## THE TASK
Recast everything from the line containing "How big is the" down to the last of the lines as a Markdown table with the columns Row and Line, where Row holds a row number and Line holds the line. Leave out blank lines and pictures.

## GIVEN INFORMATION
--- begin ---

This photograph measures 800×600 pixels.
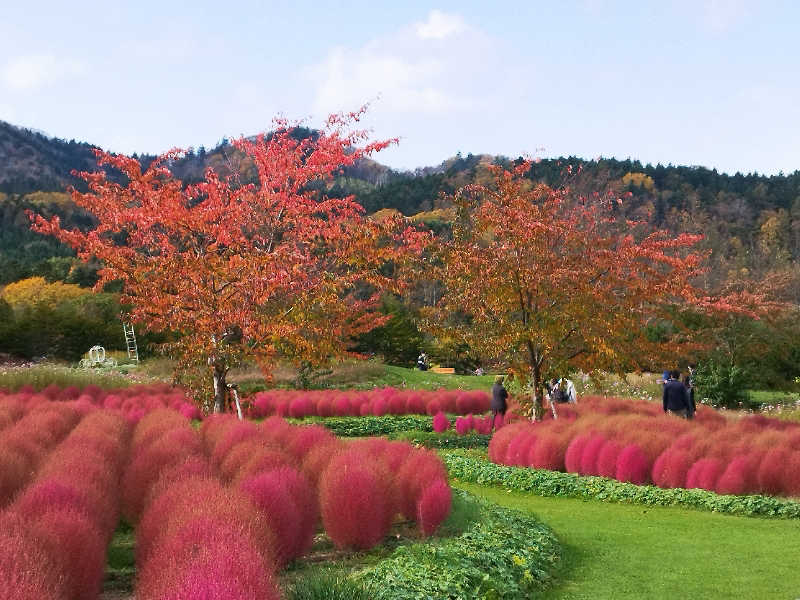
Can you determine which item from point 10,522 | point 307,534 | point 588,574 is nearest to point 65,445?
point 307,534

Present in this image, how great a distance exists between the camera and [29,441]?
933 centimetres

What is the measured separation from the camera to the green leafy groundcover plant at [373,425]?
72.3ft

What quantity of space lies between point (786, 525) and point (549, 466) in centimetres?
534

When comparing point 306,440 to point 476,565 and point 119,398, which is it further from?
point 119,398

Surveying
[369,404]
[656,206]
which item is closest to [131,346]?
[369,404]

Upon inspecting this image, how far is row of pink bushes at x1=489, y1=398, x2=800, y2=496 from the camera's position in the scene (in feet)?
39.6

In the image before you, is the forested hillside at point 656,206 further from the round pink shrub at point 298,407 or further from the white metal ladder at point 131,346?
the round pink shrub at point 298,407

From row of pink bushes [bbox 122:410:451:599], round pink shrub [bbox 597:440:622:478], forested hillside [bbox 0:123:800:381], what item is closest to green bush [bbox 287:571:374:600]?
row of pink bushes [bbox 122:410:451:599]

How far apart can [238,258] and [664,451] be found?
346 inches

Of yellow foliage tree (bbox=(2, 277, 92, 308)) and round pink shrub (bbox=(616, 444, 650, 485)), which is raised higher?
yellow foliage tree (bbox=(2, 277, 92, 308))

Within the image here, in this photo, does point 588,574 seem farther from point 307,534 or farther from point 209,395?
point 209,395

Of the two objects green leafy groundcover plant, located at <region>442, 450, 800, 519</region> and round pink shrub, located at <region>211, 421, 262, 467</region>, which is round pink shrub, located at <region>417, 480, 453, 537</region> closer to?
round pink shrub, located at <region>211, 421, 262, 467</region>

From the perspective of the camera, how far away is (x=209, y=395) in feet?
56.1

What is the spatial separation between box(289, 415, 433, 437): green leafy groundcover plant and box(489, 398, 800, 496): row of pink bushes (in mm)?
6310
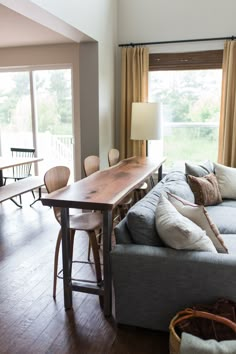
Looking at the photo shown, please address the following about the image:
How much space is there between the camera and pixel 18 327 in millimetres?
2230

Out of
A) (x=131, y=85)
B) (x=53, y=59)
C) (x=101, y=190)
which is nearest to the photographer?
(x=101, y=190)

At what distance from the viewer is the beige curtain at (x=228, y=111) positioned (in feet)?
15.1

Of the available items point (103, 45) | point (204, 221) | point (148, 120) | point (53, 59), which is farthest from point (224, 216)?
point (53, 59)

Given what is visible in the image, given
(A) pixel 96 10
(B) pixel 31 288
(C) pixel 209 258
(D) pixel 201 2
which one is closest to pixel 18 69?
(A) pixel 96 10

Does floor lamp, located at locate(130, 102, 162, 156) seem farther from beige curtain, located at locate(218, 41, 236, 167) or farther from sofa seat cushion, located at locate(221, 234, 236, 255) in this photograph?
sofa seat cushion, located at locate(221, 234, 236, 255)

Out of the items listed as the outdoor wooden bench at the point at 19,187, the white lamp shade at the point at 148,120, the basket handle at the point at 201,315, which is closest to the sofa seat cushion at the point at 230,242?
the basket handle at the point at 201,315

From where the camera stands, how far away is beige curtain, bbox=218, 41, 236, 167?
4605 millimetres

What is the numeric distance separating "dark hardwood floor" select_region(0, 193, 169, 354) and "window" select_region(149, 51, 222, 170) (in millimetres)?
2520

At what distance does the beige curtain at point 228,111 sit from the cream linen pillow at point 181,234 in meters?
2.92

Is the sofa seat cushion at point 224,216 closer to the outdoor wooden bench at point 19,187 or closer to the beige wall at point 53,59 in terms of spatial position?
the outdoor wooden bench at point 19,187

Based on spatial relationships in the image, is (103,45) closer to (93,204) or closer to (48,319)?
(93,204)

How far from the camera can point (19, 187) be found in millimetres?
4633

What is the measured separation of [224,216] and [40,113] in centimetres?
384

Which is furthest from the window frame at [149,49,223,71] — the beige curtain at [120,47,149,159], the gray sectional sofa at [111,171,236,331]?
the gray sectional sofa at [111,171,236,331]
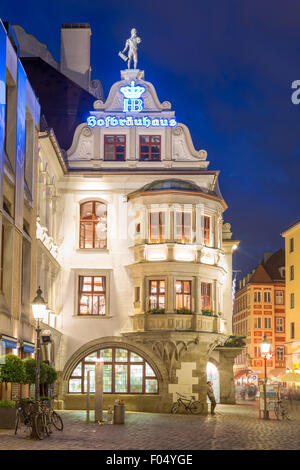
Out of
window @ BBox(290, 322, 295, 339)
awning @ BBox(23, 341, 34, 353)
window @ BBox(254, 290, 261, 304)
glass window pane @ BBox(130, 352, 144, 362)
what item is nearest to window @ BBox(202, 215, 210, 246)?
glass window pane @ BBox(130, 352, 144, 362)

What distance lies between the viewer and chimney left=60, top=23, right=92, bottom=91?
5506cm

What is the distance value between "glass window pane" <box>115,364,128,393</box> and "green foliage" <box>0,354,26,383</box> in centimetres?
1710

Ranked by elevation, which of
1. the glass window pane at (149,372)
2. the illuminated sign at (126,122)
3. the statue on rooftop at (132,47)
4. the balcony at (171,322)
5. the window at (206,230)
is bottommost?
the glass window pane at (149,372)

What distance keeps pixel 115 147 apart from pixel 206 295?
957cm

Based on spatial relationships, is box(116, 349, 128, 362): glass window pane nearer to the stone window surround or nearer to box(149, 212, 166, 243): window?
the stone window surround

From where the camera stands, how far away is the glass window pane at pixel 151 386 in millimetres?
41438

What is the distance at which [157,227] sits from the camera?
137 ft

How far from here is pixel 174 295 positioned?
4069 centimetres

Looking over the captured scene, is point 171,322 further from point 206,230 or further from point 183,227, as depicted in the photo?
point 206,230

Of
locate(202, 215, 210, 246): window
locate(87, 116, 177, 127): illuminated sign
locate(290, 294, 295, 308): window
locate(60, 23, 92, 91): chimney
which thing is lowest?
locate(290, 294, 295, 308): window

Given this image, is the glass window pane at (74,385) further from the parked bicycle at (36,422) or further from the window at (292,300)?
the window at (292,300)

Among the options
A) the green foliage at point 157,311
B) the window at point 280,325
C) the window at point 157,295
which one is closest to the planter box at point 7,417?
the green foliage at point 157,311

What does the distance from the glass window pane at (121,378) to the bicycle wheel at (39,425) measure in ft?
64.8
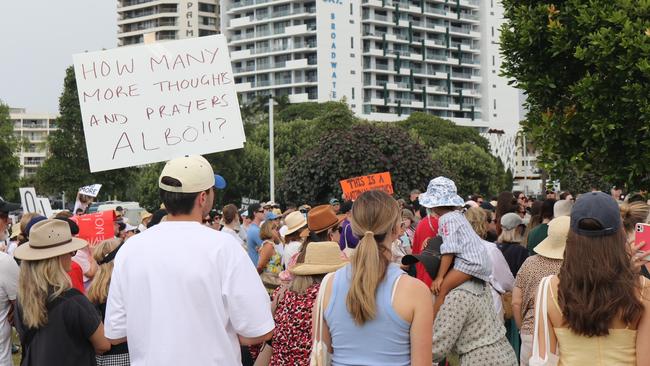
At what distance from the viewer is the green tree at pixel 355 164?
2781cm

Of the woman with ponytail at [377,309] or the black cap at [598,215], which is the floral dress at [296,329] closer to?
the woman with ponytail at [377,309]

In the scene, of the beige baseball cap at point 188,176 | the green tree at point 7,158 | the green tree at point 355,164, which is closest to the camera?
the beige baseball cap at point 188,176

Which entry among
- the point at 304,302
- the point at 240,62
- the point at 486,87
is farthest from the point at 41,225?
the point at 486,87

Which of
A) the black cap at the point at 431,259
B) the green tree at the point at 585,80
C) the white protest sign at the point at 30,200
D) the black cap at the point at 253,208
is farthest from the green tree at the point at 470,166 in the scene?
the black cap at the point at 431,259

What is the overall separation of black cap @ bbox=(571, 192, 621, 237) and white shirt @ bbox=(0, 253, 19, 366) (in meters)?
3.52

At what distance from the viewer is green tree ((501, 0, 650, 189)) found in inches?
397

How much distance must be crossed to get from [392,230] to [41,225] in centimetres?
246

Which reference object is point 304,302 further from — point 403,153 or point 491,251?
point 403,153

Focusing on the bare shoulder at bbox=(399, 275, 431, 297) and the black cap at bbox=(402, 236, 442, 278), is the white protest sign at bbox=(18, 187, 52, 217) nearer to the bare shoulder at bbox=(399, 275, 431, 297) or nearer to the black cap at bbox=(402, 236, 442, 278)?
the black cap at bbox=(402, 236, 442, 278)

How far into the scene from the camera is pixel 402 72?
107 metres

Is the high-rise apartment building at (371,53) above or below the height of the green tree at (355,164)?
above

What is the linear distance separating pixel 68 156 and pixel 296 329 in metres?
50.9

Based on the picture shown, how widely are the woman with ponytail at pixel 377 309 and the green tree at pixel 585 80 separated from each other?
6.89 m

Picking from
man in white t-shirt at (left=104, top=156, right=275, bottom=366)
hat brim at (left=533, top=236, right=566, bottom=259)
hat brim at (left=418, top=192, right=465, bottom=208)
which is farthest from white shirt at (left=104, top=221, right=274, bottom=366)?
hat brim at (left=533, top=236, right=566, bottom=259)
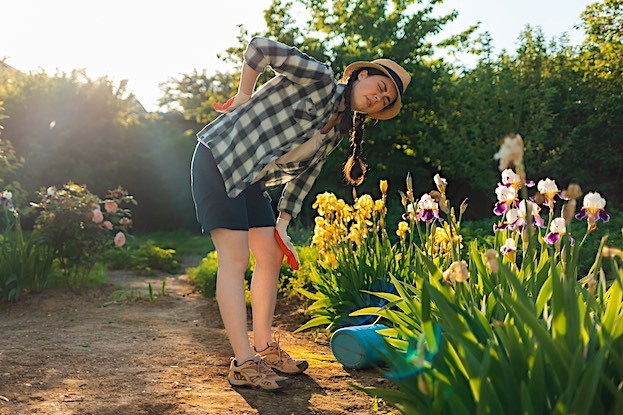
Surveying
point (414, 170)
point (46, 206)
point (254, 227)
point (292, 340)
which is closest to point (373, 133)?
point (414, 170)

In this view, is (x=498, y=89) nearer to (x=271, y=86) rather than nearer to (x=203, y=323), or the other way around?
(x=203, y=323)

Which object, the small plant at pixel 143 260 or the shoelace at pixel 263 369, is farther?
the small plant at pixel 143 260

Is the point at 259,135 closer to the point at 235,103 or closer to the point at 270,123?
the point at 270,123

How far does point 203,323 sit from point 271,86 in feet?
7.75

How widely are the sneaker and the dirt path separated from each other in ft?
0.13

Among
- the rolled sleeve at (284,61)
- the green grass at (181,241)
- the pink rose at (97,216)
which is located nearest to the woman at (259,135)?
the rolled sleeve at (284,61)

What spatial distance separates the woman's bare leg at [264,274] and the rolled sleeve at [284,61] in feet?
2.53

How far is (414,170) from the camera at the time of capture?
1345 centimetres

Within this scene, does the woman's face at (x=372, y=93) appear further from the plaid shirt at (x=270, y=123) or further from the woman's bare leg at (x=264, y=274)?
the woman's bare leg at (x=264, y=274)

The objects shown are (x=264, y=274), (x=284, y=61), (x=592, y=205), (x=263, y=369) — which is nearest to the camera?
(x=592, y=205)

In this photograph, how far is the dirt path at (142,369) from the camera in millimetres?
2656

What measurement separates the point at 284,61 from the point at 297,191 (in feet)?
2.46

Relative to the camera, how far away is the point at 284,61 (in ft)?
9.27

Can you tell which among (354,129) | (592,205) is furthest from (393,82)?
(592,205)
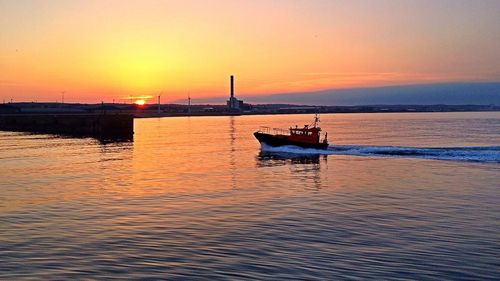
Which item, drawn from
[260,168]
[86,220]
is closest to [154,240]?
[86,220]

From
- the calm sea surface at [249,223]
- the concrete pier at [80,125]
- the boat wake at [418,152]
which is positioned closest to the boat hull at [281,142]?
the boat wake at [418,152]

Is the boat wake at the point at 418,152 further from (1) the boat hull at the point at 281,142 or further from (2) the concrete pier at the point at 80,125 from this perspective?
(2) the concrete pier at the point at 80,125

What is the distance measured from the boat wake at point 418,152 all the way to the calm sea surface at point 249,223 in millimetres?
7530

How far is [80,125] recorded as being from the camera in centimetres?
8850

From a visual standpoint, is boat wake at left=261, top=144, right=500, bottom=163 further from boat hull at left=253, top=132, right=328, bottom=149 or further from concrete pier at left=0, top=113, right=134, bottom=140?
concrete pier at left=0, top=113, right=134, bottom=140

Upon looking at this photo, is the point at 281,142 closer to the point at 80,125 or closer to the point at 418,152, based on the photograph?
the point at 418,152

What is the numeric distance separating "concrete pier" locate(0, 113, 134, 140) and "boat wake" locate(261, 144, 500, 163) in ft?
118

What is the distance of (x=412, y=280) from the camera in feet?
38.9

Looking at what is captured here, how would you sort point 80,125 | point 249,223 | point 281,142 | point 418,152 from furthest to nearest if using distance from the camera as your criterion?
point 80,125, point 281,142, point 418,152, point 249,223

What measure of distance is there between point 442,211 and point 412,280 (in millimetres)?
9594

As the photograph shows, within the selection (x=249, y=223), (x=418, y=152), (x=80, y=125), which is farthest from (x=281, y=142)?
(x=80, y=125)

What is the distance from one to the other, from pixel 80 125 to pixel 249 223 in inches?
3033

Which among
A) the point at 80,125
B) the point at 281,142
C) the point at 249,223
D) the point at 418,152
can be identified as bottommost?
the point at 249,223

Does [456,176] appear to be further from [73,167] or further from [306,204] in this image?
[73,167]
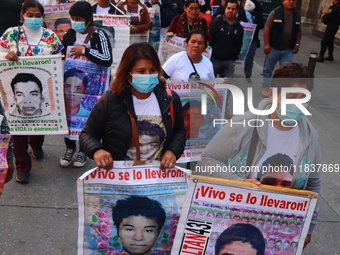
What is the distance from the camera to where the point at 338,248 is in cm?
393

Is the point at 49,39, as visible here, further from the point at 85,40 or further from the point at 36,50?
the point at 85,40

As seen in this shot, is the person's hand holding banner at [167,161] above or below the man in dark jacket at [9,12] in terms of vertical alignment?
below

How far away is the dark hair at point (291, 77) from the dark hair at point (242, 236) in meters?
0.77

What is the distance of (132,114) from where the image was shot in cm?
271

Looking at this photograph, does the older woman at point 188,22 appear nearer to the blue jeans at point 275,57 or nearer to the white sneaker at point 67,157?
the blue jeans at point 275,57

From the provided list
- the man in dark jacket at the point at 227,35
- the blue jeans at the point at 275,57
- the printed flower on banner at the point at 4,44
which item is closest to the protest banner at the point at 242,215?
the printed flower on banner at the point at 4,44

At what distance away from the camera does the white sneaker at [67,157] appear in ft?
16.3

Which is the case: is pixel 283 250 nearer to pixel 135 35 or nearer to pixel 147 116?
pixel 147 116

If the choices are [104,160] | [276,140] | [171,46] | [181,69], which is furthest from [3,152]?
[171,46]

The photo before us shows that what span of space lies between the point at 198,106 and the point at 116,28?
333 centimetres

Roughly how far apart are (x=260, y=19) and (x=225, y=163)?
7130 mm

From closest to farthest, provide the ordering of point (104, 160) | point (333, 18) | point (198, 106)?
point (104, 160) < point (198, 106) < point (333, 18)

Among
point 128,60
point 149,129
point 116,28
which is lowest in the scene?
point 116,28

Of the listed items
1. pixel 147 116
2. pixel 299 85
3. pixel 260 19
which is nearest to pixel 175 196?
pixel 147 116
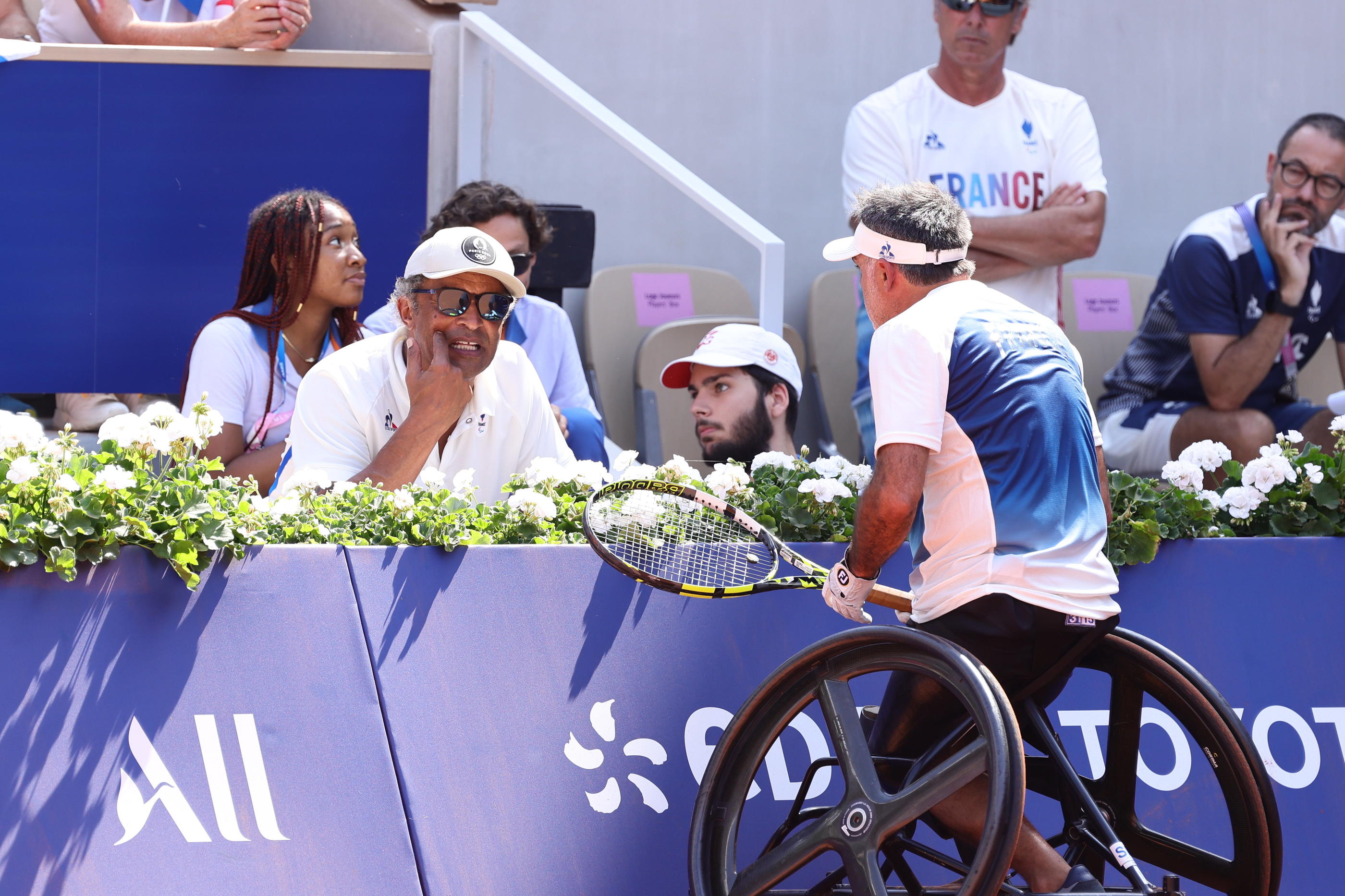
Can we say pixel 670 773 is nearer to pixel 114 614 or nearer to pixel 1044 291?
pixel 114 614

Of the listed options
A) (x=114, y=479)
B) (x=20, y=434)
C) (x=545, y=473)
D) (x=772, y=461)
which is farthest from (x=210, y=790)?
(x=772, y=461)

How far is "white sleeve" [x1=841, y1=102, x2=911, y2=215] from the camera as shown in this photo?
5.72m

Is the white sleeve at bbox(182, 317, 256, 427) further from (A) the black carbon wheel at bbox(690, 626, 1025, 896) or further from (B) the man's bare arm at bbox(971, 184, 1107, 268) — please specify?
(B) the man's bare arm at bbox(971, 184, 1107, 268)

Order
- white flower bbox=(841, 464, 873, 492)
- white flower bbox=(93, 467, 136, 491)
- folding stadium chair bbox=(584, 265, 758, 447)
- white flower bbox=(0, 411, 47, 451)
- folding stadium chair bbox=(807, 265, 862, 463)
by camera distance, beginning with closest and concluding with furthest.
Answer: white flower bbox=(93, 467, 136, 491), white flower bbox=(0, 411, 47, 451), white flower bbox=(841, 464, 873, 492), folding stadium chair bbox=(584, 265, 758, 447), folding stadium chair bbox=(807, 265, 862, 463)

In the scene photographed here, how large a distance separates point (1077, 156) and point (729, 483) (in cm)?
283

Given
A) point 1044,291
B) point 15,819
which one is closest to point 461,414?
point 15,819

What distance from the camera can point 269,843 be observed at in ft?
10.3

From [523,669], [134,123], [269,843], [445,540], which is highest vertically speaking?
[134,123]

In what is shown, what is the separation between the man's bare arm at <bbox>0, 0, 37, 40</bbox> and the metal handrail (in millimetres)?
1553

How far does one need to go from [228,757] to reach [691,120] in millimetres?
4728

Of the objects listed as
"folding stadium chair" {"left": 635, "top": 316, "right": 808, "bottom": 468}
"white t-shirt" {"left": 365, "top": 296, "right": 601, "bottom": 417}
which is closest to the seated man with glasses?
"folding stadium chair" {"left": 635, "top": 316, "right": 808, "bottom": 468}

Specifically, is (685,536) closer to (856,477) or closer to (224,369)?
(856,477)

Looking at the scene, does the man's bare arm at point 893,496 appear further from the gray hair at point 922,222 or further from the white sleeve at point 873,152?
the white sleeve at point 873,152

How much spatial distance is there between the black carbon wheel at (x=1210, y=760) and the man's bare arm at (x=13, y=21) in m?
4.45
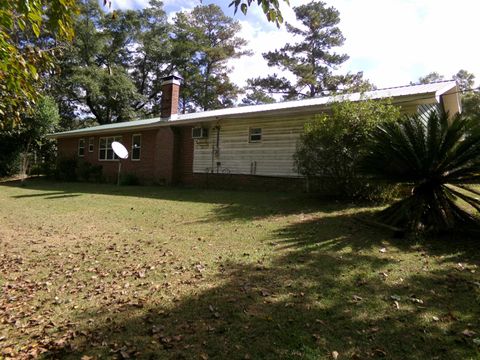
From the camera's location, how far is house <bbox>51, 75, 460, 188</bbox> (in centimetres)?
1330

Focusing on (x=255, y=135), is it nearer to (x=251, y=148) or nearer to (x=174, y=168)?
(x=251, y=148)

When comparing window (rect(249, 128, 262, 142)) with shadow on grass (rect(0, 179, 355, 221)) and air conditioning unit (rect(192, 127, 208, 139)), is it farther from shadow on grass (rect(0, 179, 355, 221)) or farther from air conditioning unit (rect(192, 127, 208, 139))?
shadow on grass (rect(0, 179, 355, 221))

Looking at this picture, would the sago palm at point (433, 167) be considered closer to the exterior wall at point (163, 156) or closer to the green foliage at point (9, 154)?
the exterior wall at point (163, 156)

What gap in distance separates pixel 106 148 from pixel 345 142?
60.5 ft

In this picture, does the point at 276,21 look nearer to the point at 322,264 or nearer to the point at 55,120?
the point at 322,264

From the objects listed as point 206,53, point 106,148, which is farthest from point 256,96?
point 106,148

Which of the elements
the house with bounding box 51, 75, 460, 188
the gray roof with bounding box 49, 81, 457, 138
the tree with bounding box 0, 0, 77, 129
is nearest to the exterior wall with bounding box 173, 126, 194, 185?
the house with bounding box 51, 75, 460, 188

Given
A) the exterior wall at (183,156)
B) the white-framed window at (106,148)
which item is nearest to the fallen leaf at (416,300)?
the exterior wall at (183,156)

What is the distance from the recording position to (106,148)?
79.9 ft

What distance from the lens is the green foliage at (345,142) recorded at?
31.9 ft

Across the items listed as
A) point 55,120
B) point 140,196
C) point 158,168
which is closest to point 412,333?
point 140,196

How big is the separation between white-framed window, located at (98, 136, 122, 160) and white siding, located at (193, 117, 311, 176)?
7.83 metres

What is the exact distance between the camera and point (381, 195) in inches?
391

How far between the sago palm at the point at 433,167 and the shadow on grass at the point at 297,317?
4.98 feet
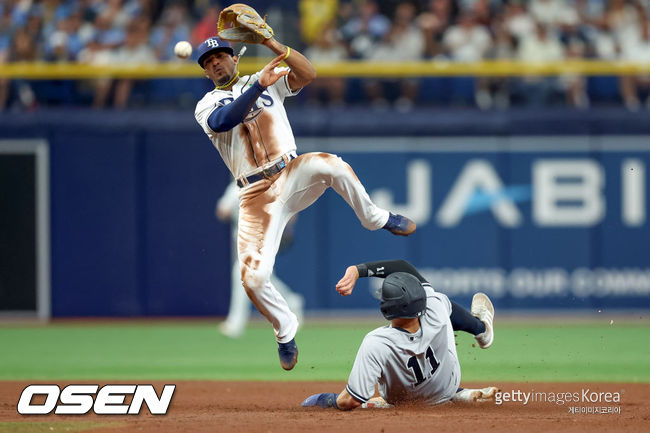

--- end ---

## THE COMPLETED TASK
| Row | Line |
|---|---|
| 1 | How big is the separation between white-framed window, located at (98, 136, 122, 160) and white siding, located at (193, 117, 311, 176)? |
| 2 | 7.83 metres |
| 3 | What is the exact distance between the camera and point (381, 195) in inches? |
| 4 | 391 |
| 5 | How far between the sago palm at the point at 433,167 and the shadow on grass at the point at 297,317? |
| 6 | 4.98 feet |